The tech industry is bracing for a potential shortage of passive electronic components
Taiwanese suppliers are cautiously optimistic about the coming monthsBy Adrian Potoroaca 14 comments
In brief: The tech supply chain is still coping with the perfect storm of factors that has led to jammed up ports and severe bottlenecks in the flow of raw materials and components needed to build products with electronics inside. Production slowdowns in China and other Asian countries due to energy restrictions and Covid-related lockdowns are already impacting suppliers of passive electronic components and chips, but some are hopeful about their ability to navigate the coming months without any major disruption.
By now it's no secret the tech supply chain is experiencing the cascading effects of material, component, and shipping container shortages, as well as increased energy prices, Covid-related factory lockdowns, rapid shifts in environmental policies, unrelenting demand for electronics and semiconductors, the rapid digitalization of companies and public institutions around the world, and a slew of other factors.
The chip shortage has been a lot more prominent in the news over the past year, but other essential components have also been in short supply. Passive electronic components like resistors, capacitors, and inductors were already a bit hard to come by in late 2020, and the situation could get worse towards the end of this year.
Back in December, Walsin Technology reopened its manufacturing plant in Malaysia after several disruptions related to lockdowns in the region. However, just one month later, a fire hit Taiwanese's multilayer ceramic capacitor (MLCC) factory in Dongguan, China, raising concerns around the supply of MLCCs and chip resistors.
By April, those fears had mostly been put to rest. Large passive component suppliers like Yageo, Walsin Technology, Chilisin Electronics, ABC Taiwan Electronics, and Tai-Tech Advanced Electronics were optimistic about their ability to supply passive components for their clients in the second and third quarters, with capacity utilization sitting at around 80 to 90 percent.

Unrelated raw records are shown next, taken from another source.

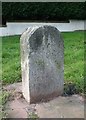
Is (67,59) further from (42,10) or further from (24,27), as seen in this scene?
(42,10)

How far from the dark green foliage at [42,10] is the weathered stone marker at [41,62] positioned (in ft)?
23.4

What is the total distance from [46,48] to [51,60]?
217 mm

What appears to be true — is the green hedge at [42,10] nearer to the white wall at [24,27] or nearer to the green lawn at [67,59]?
the white wall at [24,27]

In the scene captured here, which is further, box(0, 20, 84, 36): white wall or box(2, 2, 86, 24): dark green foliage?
box(2, 2, 86, 24): dark green foliage

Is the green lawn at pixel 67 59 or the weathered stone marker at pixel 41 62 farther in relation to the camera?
the green lawn at pixel 67 59

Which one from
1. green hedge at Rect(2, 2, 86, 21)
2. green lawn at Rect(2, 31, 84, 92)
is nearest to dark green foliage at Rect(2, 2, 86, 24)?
green hedge at Rect(2, 2, 86, 21)

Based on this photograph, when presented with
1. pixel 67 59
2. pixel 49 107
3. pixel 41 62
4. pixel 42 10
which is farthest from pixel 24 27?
pixel 49 107

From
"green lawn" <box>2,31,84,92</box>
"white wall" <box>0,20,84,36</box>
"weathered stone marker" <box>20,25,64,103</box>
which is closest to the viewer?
"weathered stone marker" <box>20,25,64,103</box>

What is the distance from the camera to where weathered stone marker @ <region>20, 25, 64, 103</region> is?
5.38 metres

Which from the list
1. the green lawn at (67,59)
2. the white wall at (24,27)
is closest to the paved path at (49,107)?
the green lawn at (67,59)

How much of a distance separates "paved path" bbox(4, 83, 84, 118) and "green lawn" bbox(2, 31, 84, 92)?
54 centimetres

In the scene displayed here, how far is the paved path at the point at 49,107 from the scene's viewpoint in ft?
16.7

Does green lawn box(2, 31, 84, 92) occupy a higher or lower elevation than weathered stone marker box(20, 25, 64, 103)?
lower

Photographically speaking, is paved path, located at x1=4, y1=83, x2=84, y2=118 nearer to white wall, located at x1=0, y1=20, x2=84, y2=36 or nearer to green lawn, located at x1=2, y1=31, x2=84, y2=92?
green lawn, located at x1=2, y1=31, x2=84, y2=92
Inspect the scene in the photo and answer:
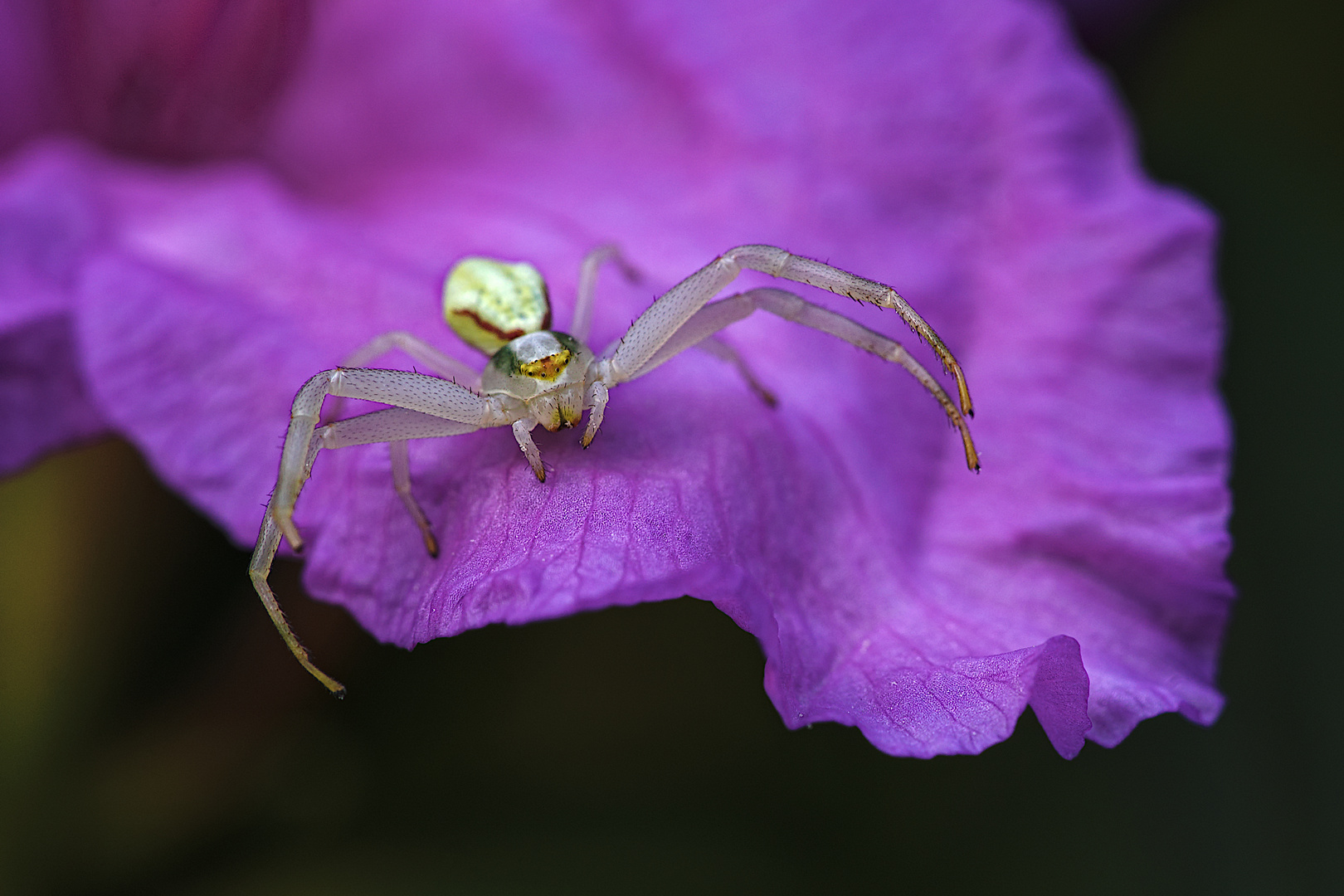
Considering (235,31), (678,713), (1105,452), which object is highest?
(235,31)

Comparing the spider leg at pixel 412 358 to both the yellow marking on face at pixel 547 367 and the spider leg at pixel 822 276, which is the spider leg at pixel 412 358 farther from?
the spider leg at pixel 822 276

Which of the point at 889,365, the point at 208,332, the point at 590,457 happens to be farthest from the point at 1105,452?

Fast forward to August, and renewed lockdowns in Asia were yet again threatening production of passive components. Last month, the effects of the summer restrictions came into focus as Japanese suppliers of aluminum capacitors were forced to operate at a greatly reduced capacity and lead times skyrocketed to more than six months.
Towards the end of September, China implemented an energy crunch that forced several suppliers for tech giants like Apple, Tesla, and Qualcomm to reduce or even halt production. As we enter the fourth quarter, Taiwanese companies are concerned about these disruptions, and the most optimistic among them expect to, at most, maintain the current level of production throughout the rest of the year.

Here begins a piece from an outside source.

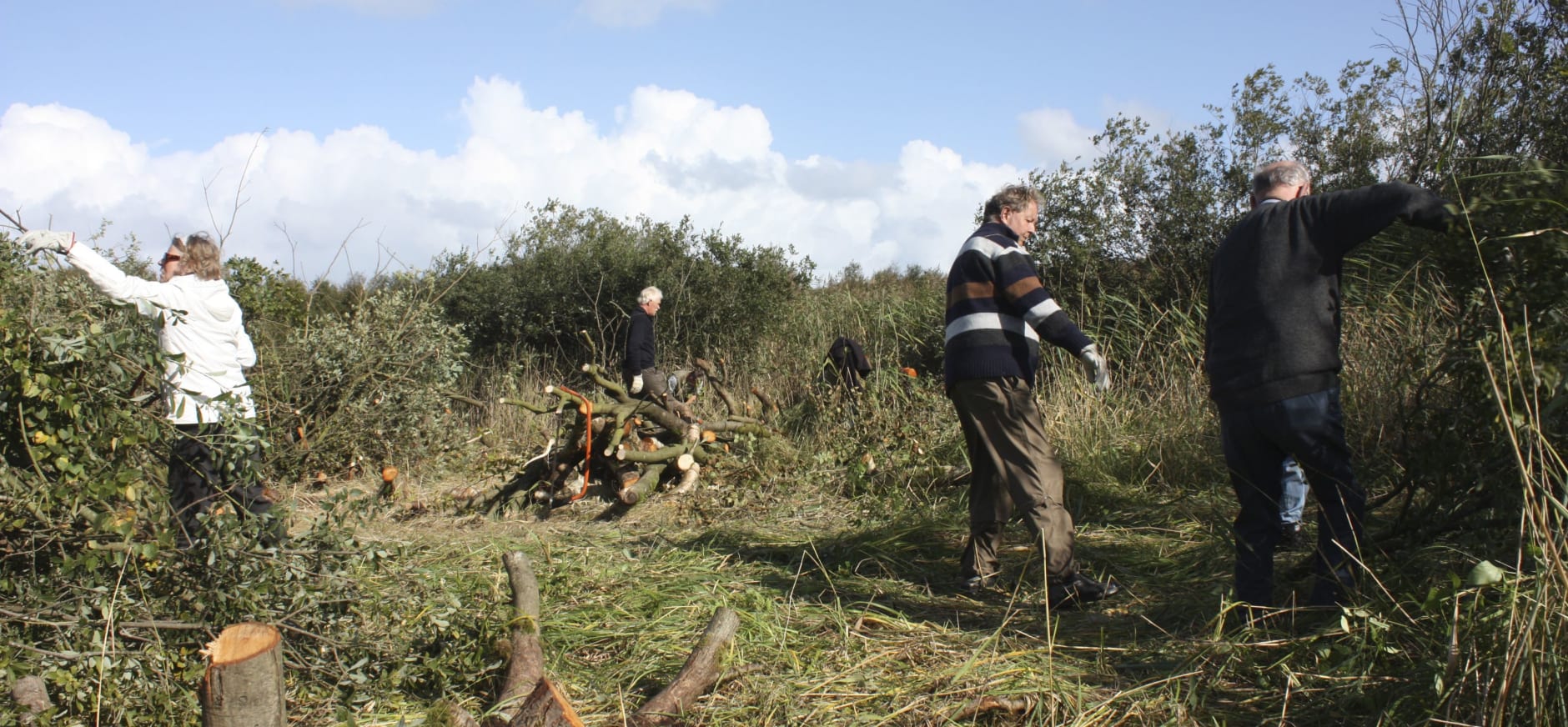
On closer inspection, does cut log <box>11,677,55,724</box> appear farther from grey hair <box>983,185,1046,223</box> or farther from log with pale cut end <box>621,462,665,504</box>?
log with pale cut end <box>621,462,665,504</box>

For instance, Yageo believes it will be able to satisfy demand for MLCCs from automakers and other industrial clients, as its factories are located outside of the areas in China that have been subjected to power cuts. At the same time, Walsin's progress on building a new plant in Kaohsiung, Taiwan, is well underway, which is going to aid the supply of MLCCs and chip resistors in the coming months. This is good news for automakers in particular, which have been the hardest hit industry so far.

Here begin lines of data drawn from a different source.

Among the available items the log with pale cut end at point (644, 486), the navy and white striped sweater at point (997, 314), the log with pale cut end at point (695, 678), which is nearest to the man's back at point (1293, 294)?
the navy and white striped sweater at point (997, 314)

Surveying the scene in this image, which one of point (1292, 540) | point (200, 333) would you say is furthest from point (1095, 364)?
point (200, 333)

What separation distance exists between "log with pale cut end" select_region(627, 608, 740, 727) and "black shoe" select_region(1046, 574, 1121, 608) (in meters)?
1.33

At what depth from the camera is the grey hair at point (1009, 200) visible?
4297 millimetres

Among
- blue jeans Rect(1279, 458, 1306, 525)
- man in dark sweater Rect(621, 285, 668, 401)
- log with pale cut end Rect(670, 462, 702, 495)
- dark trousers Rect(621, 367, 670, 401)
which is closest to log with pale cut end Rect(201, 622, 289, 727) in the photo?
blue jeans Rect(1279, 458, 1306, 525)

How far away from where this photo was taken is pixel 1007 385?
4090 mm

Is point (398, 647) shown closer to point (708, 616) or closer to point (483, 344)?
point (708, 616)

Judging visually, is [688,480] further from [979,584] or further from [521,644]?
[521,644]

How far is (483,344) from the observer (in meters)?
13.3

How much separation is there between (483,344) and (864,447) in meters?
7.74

Image credit: Andrey Metelev
However, China's aggressive power cuts still have the potential to create problems, as we've seen with the massively reduced output of high-purity silicon from the region. This has sent prices through the roof compared to just a year or even a month ago, and the same happened for rare earth metals and other raw materials like copper, tin, aluminum, and cobalt, which are used for chip packaging, mounting and connecting electronic components on printed circuit boards, and more.
Some suppliers will be able to take a hit on their profit margins, but most will feel compelled to hoard components and raise prices, which in turn could lead to higher retail prices for all electronics as soon as next year. Coupled with an acute shortage of skilled workers, this could have ripple effects on several industries. The cherry on top is a shipping crisis that will make this year's holiday shopping season a nightmare for people who don't plan ahead or are unwilling to consider locally-produced goods.